Вот в таких условиях материальной и информационной нищеты сельского бытия, лжи и обмана «там, наверху», о чём навряд ли простые люди даже догадывались, потому что при живом Сталине все были приучены к тому, что народ о всех событиях в стране информируется полно и честно, без обмана, и росло поколение Матвея. По прошествии многих и многих лет уже теперь Матвей Трофимович пришёл к убеждению, что обман верхами низов существовал во все века и у всех народов, и без него в практической деятельности вроде бы даже и не обойтись. Но уровень и «объём» обмана резко возрастают при смене, тем более, в неординарных условиях, сильной личности во главе государства на более слабую, затрудняющуюся в принятии решений, особенно по сложным вопросам. Такие личности склонны принимать скоропалительные и потому не всегда всесторонне продуманные решения, импровизировать, приспосабливаться, лавировать, выдавать желаемое за действительное.

Именно такие руководители, начиная с Хрущёва, и оказывались во главе Советского государства. Обман, ложь, недомыслие и самоуправство становились обыденностью. За сказанным публично словом часто не следовало никакого дела. На трибунах все ораторы были «истинными ленинцами», глубоко уверенными в «правоте нашего курса». Твёрдо стоящими на страже социалистической законности и сохранности социалистической собственности, не терпящими злоупотреблений спиртными напитками и т. п. Но пока на трибуне гремели громы и сверкали молнии, где-нибудь на хозяйственном дворе в это же время, тихо и без суеты, в багажник машины оратора-руководителя загружали ту самую социалистическую собственность, естественно уворованную. Речь, конечно, идёт об «верных ленинцах» областного и районного масштабов и работниках центральных органов. Членам ЦК, тем более, членам Политбюро и им равным, без всякого шума всё доставлялось из спецраспределителей. Так что ленинцы ленинцами, а мораль и нравственность были далеко от них, часто очень далеко.

Может это и хорошо, что серая крестьянская масса, включая сюда и их детей-учеников, не знала, что на самом деле делалось «там, наверху». «Меньше знаешь, крепче спишь!» Хотя тяжёлый труд на земле и на фермах так пригибал работающих, что никакой информации о государственных делах и не хотелось даже слушать. Скорее бы голову на подушку, потому что их утром ожидали те же самые заботы, тот же самый тяжёлый крестьянский труд.

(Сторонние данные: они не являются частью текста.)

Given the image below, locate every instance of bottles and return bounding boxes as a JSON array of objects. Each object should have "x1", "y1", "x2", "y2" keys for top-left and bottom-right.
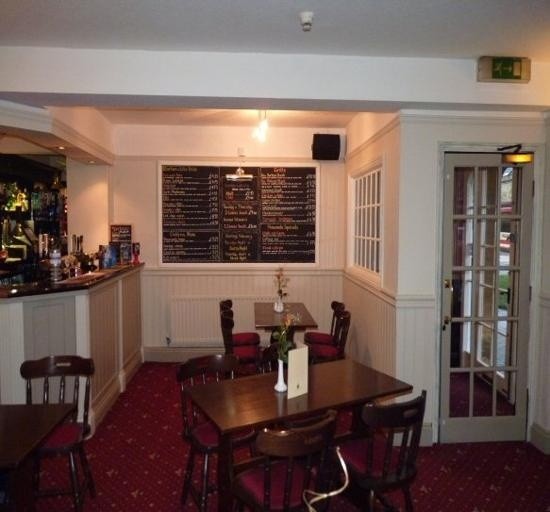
[{"x1": 49, "y1": 240, "x2": 63, "y2": 281}]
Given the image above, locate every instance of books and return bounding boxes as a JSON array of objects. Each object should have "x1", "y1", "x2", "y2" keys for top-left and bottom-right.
[{"x1": 287, "y1": 341, "x2": 309, "y2": 399}]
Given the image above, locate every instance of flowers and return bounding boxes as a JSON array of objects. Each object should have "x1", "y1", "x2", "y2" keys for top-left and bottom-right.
[
  {"x1": 274, "y1": 267, "x2": 291, "y2": 300},
  {"x1": 272, "y1": 312, "x2": 296, "y2": 364}
]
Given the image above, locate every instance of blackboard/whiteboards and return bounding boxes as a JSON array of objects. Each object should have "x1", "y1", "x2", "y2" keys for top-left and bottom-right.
[
  {"x1": 157, "y1": 159, "x2": 319, "y2": 268},
  {"x1": 110, "y1": 225, "x2": 132, "y2": 261}
]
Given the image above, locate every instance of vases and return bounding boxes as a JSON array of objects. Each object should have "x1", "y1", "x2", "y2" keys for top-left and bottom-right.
[
  {"x1": 273, "y1": 295, "x2": 284, "y2": 313},
  {"x1": 274, "y1": 358, "x2": 288, "y2": 393}
]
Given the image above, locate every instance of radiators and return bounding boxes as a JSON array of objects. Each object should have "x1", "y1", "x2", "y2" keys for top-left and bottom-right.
[{"x1": 166, "y1": 295, "x2": 281, "y2": 348}]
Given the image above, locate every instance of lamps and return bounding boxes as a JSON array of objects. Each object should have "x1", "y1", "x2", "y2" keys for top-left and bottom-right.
[
  {"x1": 496, "y1": 144, "x2": 534, "y2": 166},
  {"x1": 248, "y1": 110, "x2": 277, "y2": 146}
]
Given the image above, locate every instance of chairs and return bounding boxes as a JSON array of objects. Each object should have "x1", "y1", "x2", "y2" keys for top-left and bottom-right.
[
  {"x1": 229, "y1": 408, "x2": 339, "y2": 512},
  {"x1": 334, "y1": 390, "x2": 426, "y2": 512},
  {"x1": 20, "y1": 355, "x2": 98, "y2": 512},
  {"x1": 304, "y1": 301, "x2": 351, "y2": 364},
  {"x1": 220, "y1": 299, "x2": 264, "y2": 380},
  {"x1": 176, "y1": 355, "x2": 260, "y2": 512}
]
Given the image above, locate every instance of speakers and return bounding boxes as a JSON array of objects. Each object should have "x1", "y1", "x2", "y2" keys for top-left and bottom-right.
[{"x1": 312, "y1": 133, "x2": 340, "y2": 161}]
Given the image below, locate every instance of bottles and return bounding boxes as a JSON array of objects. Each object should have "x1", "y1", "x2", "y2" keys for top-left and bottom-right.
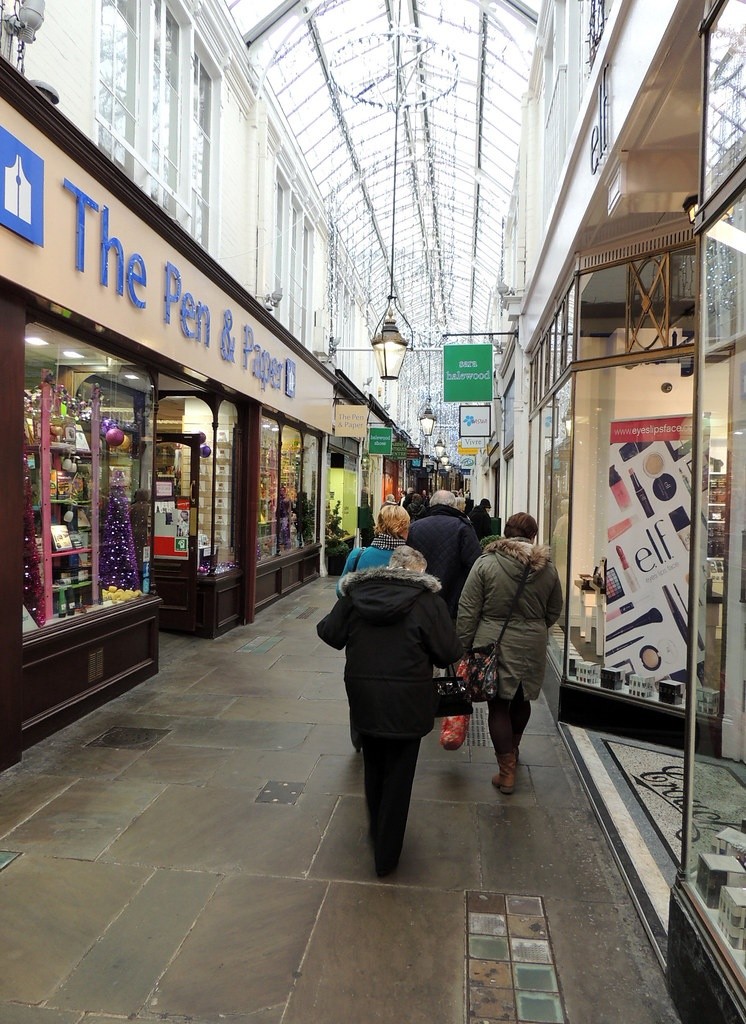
[
  {"x1": 58, "y1": 588, "x2": 66, "y2": 618},
  {"x1": 67, "y1": 587, "x2": 75, "y2": 616}
]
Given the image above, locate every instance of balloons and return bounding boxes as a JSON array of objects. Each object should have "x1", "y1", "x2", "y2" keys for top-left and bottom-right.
[
  {"x1": 199, "y1": 432, "x2": 206, "y2": 445},
  {"x1": 101, "y1": 419, "x2": 130, "y2": 449},
  {"x1": 200, "y1": 446, "x2": 211, "y2": 458}
]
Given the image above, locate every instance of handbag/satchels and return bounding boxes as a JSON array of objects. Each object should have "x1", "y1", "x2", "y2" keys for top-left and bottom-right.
[
  {"x1": 441, "y1": 659, "x2": 468, "y2": 751},
  {"x1": 456, "y1": 645, "x2": 498, "y2": 702},
  {"x1": 432, "y1": 664, "x2": 474, "y2": 718}
]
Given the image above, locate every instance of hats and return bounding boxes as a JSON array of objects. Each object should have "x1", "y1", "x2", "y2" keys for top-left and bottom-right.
[{"x1": 480, "y1": 499, "x2": 491, "y2": 508}]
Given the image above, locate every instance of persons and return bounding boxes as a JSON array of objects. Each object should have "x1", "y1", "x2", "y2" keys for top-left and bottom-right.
[
  {"x1": 411, "y1": 488, "x2": 481, "y2": 608},
  {"x1": 279, "y1": 487, "x2": 292, "y2": 549},
  {"x1": 457, "y1": 512, "x2": 563, "y2": 795},
  {"x1": 380, "y1": 486, "x2": 491, "y2": 542},
  {"x1": 317, "y1": 544, "x2": 467, "y2": 875},
  {"x1": 181, "y1": 511, "x2": 189, "y2": 524},
  {"x1": 335, "y1": 504, "x2": 413, "y2": 753}
]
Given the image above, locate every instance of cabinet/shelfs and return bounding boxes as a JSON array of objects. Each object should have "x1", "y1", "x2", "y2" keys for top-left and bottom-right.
[
  {"x1": 24, "y1": 443, "x2": 92, "y2": 623},
  {"x1": 707, "y1": 472, "x2": 725, "y2": 602}
]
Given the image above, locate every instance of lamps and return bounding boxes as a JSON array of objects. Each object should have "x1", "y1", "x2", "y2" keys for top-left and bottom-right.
[
  {"x1": 434, "y1": 351, "x2": 453, "y2": 472},
  {"x1": 421, "y1": 284, "x2": 437, "y2": 436},
  {"x1": 370, "y1": 0, "x2": 410, "y2": 381}
]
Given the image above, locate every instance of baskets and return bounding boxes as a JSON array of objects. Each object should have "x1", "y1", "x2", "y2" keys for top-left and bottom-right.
[{"x1": 88, "y1": 645, "x2": 103, "y2": 683}]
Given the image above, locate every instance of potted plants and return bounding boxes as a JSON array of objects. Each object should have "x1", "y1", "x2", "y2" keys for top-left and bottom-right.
[
  {"x1": 326, "y1": 539, "x2": 350, "y2": 576},
  {"x1": 360, "y1": 507, "x2": 376, "y2": 547}
]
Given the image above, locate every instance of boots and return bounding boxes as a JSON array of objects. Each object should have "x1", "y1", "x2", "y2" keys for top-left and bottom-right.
[{"x1": 492, "y1": 752, "x2": 517, "y2": 794}]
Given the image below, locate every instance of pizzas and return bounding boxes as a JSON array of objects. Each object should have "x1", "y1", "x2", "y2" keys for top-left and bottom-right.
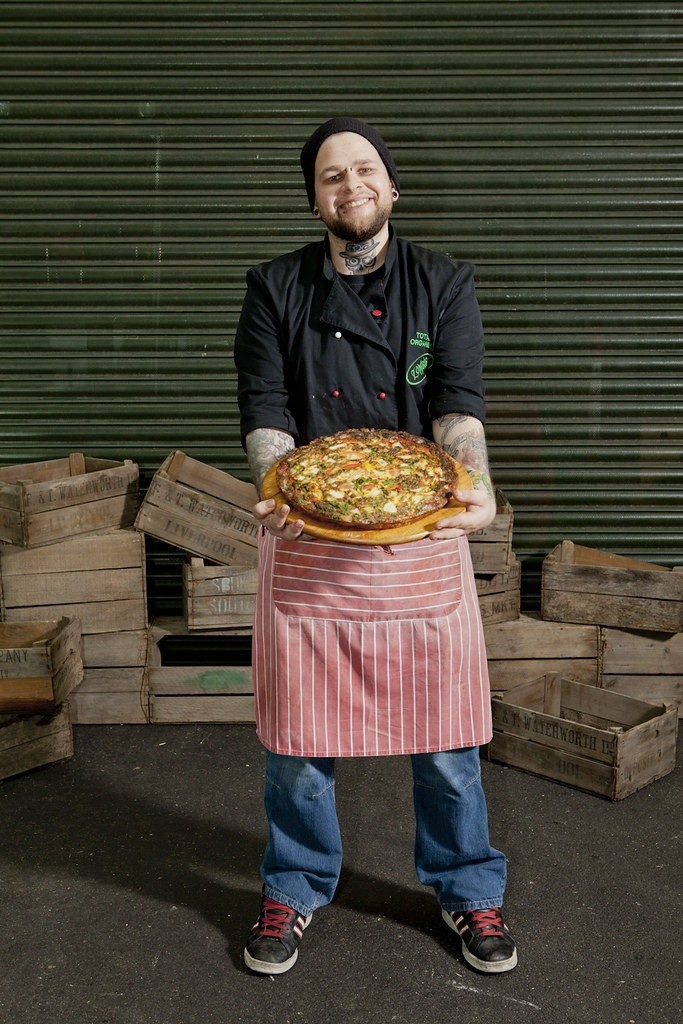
[{"x1": 276, "y1": 427, "x2": 459, "y2": 530}]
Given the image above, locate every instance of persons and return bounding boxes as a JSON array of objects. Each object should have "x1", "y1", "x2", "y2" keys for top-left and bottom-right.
[{"x1": 235, "y1": 114, "x2": 519, "y2": 975}]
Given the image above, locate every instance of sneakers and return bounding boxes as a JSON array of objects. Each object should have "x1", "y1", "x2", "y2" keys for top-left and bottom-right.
[
  {"x1": 243, "y1": 883, "x2": 313, "y2": 974},
  {"x1": 442, "y1": 908, "x2": 518, "y2": 973}
]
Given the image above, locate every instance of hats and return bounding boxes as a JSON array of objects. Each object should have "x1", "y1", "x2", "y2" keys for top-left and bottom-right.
[{"x1": 301, "y1": 118, "x2": 400, "y2": 221}]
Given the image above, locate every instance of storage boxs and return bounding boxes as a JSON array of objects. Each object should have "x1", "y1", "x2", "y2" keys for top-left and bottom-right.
[{"x1": 0, "y1": 452, "x2": 683, "y2": 802}]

Большее впечатление производили, конечно, дела более понятные. Например, сообщение о предстоящей амнистии после смерти Сталина. Потому что среди сельчан были те, которые надеялись вскоре увидеть свих родных и близких, осуждённых за какие-то противозаконные действия. Правда, Матвей хорошо помнит, что в их селе сам факт амнистии прошёл совсем незаметно, так как вернувшихся из мест заключения было очень мало, в отличие от областного центра, в котором резко возросло число серьёзных криминальных преступлений, совершаемых бывшими зеками. То, что в 1953 г. резко ухудшилась общественная безопасность в областном центре, ощущалось во всех местах с массовым скоплением людей: в магазинах, на рынках, и даже на улицах.

Матвей это отмечал по своим собственным ощущениям, когда вместе со своими сельчанами торговал картошкой на рынках, и после распродажи, когда шли в магазин купить хлеба или тех же макарон, постоянно дрожа за сохранность своих с огромным трудом заработанных мизерных «капиталов». Тревожности добавляли и рассказы проживающих в городе родственников и знакомых, бывших односельчан. По доходившим слухам, власти были вынуждены ужесточить реагирование на все правонарушения, вплоть до публичного расстрела мародёров, грабителей и обвинённых в убийствах. Правда, публичных расстрелов ни Матвей, ни его родственники и знакомые лично не видели. Скорее всего, это были сплетни. Но, тем не менее, уже в 1954 г. обстановка в городе стала намного спокойней.